Blanco, dibantu oleh seorang Bali, membangun gubuk bambu pertamanya di Ubud. Blanco kemudian jatuh cinta dan menikah dengan Ni Rondji, gadis Bali anak tukang kayu yang membantunya membangun rumah. The Blanco Renaissance Museum di Ubud merupakan impian terakhir Antonio. Ia mendesain konsep museum dan meletakkan batu pertamanya pada tahun 1998. Sayangnya, saat museum diresmikan pada tahun 2000, Antonio Blanco sudah tidak sempat menyaksikannya. Arsitektur The Blanco Renaissance Museum merupakan perpaduan antara arsitektur Spanyol dan Bali yang menggambarkan perpaduan antara Blanco dan istrinya. Di depan pintu masuk museum, berdiri megah gapura yang merupakan logo museum, berbentuk tanda tangan sang maestro.

museum

PUMA Museum (Putrawan Museum of Tribal Art)
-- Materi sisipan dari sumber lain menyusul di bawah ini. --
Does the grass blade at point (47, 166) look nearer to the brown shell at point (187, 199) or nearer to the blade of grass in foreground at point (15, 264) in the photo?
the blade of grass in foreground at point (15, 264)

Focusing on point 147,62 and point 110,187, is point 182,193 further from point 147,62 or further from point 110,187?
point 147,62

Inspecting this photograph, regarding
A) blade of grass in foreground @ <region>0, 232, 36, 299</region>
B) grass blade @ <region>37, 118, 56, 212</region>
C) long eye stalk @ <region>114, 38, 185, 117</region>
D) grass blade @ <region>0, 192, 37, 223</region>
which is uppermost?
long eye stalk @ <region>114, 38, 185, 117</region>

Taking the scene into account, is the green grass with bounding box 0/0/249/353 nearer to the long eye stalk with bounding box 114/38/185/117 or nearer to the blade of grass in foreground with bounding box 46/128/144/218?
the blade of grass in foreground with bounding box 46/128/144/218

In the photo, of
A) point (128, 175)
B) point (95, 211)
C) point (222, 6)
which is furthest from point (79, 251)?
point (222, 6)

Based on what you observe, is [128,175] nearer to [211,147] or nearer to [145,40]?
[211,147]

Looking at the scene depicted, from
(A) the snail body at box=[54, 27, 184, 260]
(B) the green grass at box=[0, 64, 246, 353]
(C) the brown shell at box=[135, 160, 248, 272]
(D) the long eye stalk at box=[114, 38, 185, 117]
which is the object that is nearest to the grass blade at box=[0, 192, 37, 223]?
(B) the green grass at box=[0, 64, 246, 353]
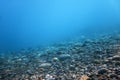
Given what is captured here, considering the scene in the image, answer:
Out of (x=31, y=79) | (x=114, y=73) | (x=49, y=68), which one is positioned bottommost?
(x=114, y=73)

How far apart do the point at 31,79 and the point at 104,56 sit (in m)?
3.32

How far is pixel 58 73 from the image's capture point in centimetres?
802

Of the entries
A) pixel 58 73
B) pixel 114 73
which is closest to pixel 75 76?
pixel 58 73

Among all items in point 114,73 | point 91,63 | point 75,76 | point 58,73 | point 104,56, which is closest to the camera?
point 114,73

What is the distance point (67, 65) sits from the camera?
900 centimetres

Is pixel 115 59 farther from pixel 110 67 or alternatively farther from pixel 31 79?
pixel 31 79

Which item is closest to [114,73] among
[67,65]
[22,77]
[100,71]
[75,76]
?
[100,71]

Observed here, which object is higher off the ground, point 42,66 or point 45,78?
point 42,66

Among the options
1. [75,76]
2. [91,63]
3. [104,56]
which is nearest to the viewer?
[75,76]

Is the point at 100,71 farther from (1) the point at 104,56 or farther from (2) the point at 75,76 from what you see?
(1) the point at 104,56

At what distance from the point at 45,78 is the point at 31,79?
53cm

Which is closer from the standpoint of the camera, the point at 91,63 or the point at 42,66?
the point at 91,63

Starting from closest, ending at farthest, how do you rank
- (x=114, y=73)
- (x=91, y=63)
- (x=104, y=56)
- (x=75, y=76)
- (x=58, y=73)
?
(x=114, y=73) → (x=75, y=76) → (x=58, y=73) → (x=91, y=63) → (x=104, y=56)

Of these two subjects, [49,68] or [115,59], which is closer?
[115,59]
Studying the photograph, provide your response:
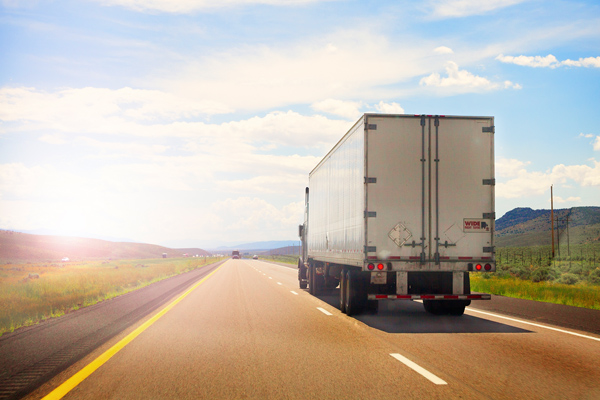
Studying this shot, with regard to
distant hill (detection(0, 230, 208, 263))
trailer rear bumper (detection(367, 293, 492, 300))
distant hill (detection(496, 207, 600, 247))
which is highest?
distant hill (detection(496, 207, 600, 247))

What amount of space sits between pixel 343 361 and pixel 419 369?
3.52 ft

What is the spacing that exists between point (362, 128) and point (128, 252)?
7397 inches

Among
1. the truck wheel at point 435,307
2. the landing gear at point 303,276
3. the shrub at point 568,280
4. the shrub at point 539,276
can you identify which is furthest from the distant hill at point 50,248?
the truck wheel at point 435,307

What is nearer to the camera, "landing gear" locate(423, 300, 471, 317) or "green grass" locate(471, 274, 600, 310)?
"landing gear" locate(423, 300, 471, 317)

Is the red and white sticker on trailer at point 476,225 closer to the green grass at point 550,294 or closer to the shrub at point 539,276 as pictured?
the green grass at point 550,294

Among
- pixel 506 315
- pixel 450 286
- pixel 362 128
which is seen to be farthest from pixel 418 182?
pixel 506 315

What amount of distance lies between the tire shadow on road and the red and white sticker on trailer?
1940 millimetres

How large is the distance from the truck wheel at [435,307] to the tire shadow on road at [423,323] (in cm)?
15

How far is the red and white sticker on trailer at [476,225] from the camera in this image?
11031 mm

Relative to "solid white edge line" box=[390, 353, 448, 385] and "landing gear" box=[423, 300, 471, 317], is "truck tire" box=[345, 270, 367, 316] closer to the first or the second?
"landing gear" box=[423, 300, 471, 317]

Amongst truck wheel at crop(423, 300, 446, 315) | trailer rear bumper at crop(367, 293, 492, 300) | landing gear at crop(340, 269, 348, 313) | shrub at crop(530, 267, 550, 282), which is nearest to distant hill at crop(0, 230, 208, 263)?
shrub at crop(530, 267, 550, 282)

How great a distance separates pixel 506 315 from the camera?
40.9 ft

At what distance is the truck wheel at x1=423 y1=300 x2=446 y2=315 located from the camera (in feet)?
41.5

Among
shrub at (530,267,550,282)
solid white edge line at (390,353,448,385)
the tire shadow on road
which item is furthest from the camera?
shrub at (530,267,550,282)
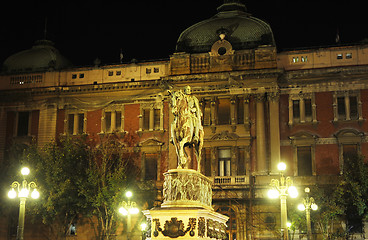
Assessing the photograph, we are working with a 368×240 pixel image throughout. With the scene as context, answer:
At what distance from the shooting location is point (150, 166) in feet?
128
Jl. Trenggana No 108 Banjar Pelagan

PUMA Museum (Putrawan Museum of Tribal Art) merupakan museum yang didirikan pada 14 Oktober 2004 dan diresmikan oleh Walikota Denpasar, Drs. A. A. Puspayoga pada 31 Desember 2004. Museum ini berawal dari kecintaan pemiliknya terhadap benda-benda seni, sehingga akhirnya mengantarkan Made Gede Putrawan menjadi kolektor karya seni, baik seni lukis, patung, maupun seni primitif dengan koleksi sebanyak 385 dan 210 koleksi utama. Pengumpulan koleksi telah dilakukan sejak tahun 1970. Untuk menambah nilai dari museum, ditampilkan lukisan I Made Wiradana pada bagian depan bangunan museum. I Made Wiradana merupakan pelukis yang karyanya terinspirasi oleh seni primitif yang digambarkan pada keramik.